A vontade se mostra, aqui, independente do conhecimento e funciona cegamente, como numa natureza inconsciente. (...) Devido a isso, os órgãos reprodutores são, adequadamente, o foco da vontade e formam o polo oposto ao cérebro, que é o representante do conhecimento. (...) Eles são o princípio que sustenta a vida ― garantem a vida eterna; por essa razão, eram adorados pelos gregos no phallus, e pelos hindus no lingam. (...) Hesíodo e Parmênides diziam, de forma muito sugestiva, que Eros é o primeiro, o criador, o princípio do qual se originam todas as coisas. A relação dos sexos (...) é, na realidade, o invisível ponto central de todos os atos e condutas, e está se deixando entrever em toda parte, apesar de todos os véus lançados sobre ela. É a causa das guerras e o fim da paz; a base do que é sério e o alvo da pilhéria; a inexaurível fonte de espírito, a chave de todas as ilusões, e o significado de todas as insinuações misteriosas (Uma fonte da teoria de Freud do "espírito e o inconsciente".). [...] Nós a vemos, a todo instante, sentar-se, como a verdadeira e hereditária senhora do mundo, pela plenitude de sua própria força, no trono ancestral; e de lá, com um olhar de desdém, rir dos preparativos para confiná-la, aprisioná-la ou, pelo menos, limitá-la e, sempre que possível, mantê-la escondida, e mesmo assim dominá-la a fim de que ela só apareça como uma preocupação subordinada, secundária da vida (Schopenhauer, como todos os que sofreram de problemas com o sexo, exagera o papel deste; é provável que a relação com os pais tenha mais influência do que a sexual na mente dos adultos normais).

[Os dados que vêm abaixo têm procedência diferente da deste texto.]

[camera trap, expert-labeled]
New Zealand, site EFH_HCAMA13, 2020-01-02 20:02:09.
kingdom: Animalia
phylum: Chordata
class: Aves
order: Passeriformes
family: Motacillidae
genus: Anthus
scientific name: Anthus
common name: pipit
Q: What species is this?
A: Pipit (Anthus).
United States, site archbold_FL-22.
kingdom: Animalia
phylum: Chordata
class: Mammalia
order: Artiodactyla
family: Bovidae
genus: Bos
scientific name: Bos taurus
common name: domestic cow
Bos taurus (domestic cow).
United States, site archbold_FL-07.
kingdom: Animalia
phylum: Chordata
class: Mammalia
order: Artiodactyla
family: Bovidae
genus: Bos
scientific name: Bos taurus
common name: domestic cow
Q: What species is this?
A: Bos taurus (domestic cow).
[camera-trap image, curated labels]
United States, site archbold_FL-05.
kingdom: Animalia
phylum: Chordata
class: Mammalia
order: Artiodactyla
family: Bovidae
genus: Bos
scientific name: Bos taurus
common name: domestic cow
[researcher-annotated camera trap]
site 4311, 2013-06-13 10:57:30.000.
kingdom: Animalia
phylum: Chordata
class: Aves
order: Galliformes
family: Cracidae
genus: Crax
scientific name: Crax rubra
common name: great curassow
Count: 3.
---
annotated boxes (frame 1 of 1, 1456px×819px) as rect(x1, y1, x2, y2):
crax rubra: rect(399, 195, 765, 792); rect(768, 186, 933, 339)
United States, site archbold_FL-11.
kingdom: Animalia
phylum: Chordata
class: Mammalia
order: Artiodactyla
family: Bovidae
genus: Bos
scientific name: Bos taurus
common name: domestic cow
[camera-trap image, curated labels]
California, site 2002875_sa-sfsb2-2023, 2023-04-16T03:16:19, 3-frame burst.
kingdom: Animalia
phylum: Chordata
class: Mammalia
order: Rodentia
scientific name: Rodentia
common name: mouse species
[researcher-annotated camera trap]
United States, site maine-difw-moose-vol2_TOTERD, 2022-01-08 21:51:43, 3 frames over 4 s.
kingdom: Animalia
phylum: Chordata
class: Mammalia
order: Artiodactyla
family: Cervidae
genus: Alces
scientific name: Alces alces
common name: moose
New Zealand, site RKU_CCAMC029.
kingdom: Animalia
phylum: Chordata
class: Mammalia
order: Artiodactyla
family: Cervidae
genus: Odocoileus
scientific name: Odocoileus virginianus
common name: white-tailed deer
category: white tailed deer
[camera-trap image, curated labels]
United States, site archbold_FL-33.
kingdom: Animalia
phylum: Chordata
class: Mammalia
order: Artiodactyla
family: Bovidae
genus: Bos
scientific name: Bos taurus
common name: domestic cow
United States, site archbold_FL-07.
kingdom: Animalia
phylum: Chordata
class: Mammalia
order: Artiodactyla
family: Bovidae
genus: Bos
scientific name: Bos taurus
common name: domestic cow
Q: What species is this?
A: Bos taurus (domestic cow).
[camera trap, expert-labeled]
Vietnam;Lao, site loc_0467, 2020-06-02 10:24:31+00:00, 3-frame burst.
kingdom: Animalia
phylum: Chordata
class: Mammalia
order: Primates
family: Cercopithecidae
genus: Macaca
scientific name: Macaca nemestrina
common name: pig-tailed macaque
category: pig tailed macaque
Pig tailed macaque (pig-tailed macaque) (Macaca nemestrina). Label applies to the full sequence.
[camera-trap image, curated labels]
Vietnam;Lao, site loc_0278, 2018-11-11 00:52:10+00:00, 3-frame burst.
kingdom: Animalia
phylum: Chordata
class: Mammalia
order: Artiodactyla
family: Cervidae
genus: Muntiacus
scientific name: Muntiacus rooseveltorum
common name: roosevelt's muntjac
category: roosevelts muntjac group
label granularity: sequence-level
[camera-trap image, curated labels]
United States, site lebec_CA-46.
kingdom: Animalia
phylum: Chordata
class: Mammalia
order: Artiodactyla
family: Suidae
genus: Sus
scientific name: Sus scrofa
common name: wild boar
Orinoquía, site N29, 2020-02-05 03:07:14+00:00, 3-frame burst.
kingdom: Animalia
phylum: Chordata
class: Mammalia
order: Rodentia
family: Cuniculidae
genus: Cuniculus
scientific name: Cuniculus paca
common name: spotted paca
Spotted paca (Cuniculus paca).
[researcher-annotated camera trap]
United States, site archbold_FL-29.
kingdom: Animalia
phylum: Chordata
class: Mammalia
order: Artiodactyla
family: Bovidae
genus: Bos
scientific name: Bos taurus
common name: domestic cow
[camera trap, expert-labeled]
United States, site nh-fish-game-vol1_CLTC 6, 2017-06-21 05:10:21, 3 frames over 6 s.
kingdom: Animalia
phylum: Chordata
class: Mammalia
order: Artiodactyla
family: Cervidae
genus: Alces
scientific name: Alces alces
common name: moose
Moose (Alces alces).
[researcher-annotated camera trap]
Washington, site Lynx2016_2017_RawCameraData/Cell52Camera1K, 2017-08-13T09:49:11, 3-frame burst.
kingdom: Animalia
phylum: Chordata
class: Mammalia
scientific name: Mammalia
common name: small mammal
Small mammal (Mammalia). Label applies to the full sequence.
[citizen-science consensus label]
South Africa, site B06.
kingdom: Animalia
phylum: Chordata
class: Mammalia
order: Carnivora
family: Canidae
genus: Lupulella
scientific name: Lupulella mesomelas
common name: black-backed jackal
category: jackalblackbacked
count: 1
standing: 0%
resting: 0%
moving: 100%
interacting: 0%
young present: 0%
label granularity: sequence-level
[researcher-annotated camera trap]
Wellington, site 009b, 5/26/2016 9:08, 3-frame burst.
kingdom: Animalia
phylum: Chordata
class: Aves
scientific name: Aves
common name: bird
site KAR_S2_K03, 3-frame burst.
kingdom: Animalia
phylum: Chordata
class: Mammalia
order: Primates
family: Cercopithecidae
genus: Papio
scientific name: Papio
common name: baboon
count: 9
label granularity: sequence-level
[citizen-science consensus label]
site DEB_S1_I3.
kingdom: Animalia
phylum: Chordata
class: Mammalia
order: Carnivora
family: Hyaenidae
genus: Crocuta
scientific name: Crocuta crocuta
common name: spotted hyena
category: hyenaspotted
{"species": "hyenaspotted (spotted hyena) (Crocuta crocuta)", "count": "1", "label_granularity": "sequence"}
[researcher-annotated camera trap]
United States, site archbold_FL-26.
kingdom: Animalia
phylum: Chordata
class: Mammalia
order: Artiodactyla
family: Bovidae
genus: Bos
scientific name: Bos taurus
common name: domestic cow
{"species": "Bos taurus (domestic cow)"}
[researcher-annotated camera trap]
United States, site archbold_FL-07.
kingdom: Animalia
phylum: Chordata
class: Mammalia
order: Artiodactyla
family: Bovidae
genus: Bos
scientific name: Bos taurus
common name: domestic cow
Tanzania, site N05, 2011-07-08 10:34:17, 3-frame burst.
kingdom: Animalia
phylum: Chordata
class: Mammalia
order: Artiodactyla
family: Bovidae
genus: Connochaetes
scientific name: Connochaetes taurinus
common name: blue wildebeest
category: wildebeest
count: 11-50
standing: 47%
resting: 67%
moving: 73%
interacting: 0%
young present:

A "metafísica do amor" gira em torno dessa subordinação do pai à mãe, dos pais ao filho, do indivíduo à espécie. E, primeiro, a lei da atração sexual manda que a escolha do parceiro seja em grande parte determinada, embora de forma inconsciente, pela capacidade mútua de procriar.
Cada qual procura um companheiro que vá neutralizar seus defeitos, para que não sejam transmitidos; (...) um homem fisicamente fraco vai procurar uma mulher forte. (...) Cada qual irá considerar bonitas em outro indivíduo as perfeições que lhe faltaram; mais ainda até as imperfeições que forem opostas às suas (Uma fonte de Weininger). [...] As qualidades físicas de dois indivíduos podem ser tais, que, para o fim de restaurar tanto quanto possível o tipo da espécie, um deles será especial e perfeitamente o complemento e suplemento do outro, que, portanto, irá desejá-lo com exclusividade. (...) A profunda consciência com que consideramos e avaliamos cada parte do corpo (...), a escrupulosidade crítica com que olhamos para uma mulher que começa a nos agradar (...) o indivíduo age, aqui, sem o saber, por ordem de algo superior a ele mesmo. (...) Todo indivíduo perde a atração pelo sexo oposto na proporção em que ele ou ela se afasta do período mais indicado para gerar ou conceber: (...) juventude sem beleza ainda exerce sempre uma atração; beleza sem juventude, nenhuma. (...) Em todos os casos em que o indivíduo se apaixona (...), a única coisa visada é a produção de um indivíduo de natureza definida, o que pode ser confirmado primordialmente pelo fato de que a questão essencial não é a reciprocidade do amor, mas a posse.
Apesar disso, nenhuma união é tão infeliz quanto esses casamentos por amor ― e precisamente pelo fato de que o seu objetivo é a perpetuação da espécie, e não o prazer do indivíduo. "Aquele que se casar por amor deverá ter uma vida triste", diz um provérbio espanhol. Metade da literatura que aborda o problema do casamento fica invalidada por considerá-lo como um acasalamento, em vez de um arranjo para a preservação da raça. A natureza não parece estar preocupada se os pais serão "felizes para sempre" ou apenas um dia desde que a reprodução seja realizada. Os casamentos da conveniência, arranjados pelos pais dos parceiros, são muitas vezes mais felizes do que os casamentos por amor. No entanto, a mulher que se casa por amor, contra o conselho dos pais, deve ser, até certo ponto, admirada; porque "escolheu o que é de máxima importância e agiu segundo o espírito da natureza (mais exatamente, da espécie), enquanto os pais davam conselhos segundo o espírito do egoísmo individual". O amor é a melhor eugenia.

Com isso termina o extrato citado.